Das Totenbuch der Obdachlosen

Es gibt seit Ende Januar 09 eine Kooperation zwischen dem Obdachlosenheim Weimar und dem Boje e.V.. Von Januar bis Juni 2009 vervollständigten zwei bis drei Jugendliche der Arrestanstalt im Obdachlosenheim Weimar das Buch der verstorbenen Bewohner. Dazu wurden mit den noch lebenden Bewohnern des Heims Gespräche über die Verstorbenen geführt, darüber wie der Verstorbene wahrgenommen wurde, was er mochte, über seine ganz eigene Geschichte.

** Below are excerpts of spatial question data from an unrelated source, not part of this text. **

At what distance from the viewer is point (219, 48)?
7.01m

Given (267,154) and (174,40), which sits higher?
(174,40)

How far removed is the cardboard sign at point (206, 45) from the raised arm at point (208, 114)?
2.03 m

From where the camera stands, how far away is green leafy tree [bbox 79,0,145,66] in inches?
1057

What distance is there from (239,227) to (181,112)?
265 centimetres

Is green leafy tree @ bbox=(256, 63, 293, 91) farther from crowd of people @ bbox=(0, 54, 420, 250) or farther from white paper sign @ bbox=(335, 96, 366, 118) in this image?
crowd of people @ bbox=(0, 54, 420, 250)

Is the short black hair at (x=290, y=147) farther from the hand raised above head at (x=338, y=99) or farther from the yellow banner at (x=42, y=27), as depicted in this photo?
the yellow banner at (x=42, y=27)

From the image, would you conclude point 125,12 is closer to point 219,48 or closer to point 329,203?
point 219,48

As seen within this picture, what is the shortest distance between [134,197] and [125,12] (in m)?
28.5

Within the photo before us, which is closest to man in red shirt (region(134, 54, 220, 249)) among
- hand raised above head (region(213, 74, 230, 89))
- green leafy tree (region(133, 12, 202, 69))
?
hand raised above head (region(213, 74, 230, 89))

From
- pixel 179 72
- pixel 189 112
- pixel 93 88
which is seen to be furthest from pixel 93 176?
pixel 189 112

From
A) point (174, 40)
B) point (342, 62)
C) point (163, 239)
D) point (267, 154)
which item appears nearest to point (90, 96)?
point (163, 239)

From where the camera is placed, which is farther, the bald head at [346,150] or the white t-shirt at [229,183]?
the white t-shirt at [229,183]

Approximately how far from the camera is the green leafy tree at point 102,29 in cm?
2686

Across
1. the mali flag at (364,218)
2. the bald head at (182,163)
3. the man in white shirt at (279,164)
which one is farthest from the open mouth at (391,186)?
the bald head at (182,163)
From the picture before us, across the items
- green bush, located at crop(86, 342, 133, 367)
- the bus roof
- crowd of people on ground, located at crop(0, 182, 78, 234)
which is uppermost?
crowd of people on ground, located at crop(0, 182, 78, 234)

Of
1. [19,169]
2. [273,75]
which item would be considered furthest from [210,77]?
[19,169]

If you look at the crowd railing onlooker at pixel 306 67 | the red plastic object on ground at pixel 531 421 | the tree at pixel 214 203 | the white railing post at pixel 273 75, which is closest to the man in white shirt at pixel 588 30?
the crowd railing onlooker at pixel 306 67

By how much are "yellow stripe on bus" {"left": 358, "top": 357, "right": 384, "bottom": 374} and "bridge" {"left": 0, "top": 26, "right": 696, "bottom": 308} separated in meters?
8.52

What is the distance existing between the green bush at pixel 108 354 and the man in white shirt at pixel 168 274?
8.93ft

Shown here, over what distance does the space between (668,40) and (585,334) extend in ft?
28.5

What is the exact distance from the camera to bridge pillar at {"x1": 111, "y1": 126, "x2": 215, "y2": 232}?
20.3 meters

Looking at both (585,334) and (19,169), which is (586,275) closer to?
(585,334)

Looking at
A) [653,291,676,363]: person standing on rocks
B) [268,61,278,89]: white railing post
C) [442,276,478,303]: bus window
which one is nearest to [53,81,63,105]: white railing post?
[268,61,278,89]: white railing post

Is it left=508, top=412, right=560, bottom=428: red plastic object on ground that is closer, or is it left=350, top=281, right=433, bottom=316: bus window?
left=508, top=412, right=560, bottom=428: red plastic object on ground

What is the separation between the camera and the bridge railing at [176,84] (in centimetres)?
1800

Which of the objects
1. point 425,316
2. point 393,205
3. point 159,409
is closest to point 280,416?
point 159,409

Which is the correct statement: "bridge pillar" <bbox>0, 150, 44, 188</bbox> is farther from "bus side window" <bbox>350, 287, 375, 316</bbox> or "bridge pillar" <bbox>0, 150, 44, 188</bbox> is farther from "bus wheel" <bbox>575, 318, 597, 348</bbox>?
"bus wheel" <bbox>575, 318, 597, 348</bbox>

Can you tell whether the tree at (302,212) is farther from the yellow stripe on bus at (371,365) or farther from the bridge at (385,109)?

Im Totenbuch der Obdachlosen sind handschriftlich Erinnerungen an verstorbene Bewohner aufgeführt, damit sie nicht einfach so in Vergessenheit und „Nie da gewesen sein“ verpuffen. Das dient uns erstmal, in Kontakt mit den Bewohnern zu kommen. Es geht darum, den Jugendlichen einen Eindruck zu vermitteln vom Leben als Obdachlosem, um Mensch-Sein trotz Klischee-Vorstellungen, um das eigene Leben der Jugendlichen, die vielleicht auch mal hier landen. Dazu ist es gut, die Lebensgeschichten der verstorbenen oder noch lebenden Bewohner zu hören, um zu merken, dass es ganz menschliche Schicksalsschläge sind, die unter Umständen zu Obdachlosigkeit führen.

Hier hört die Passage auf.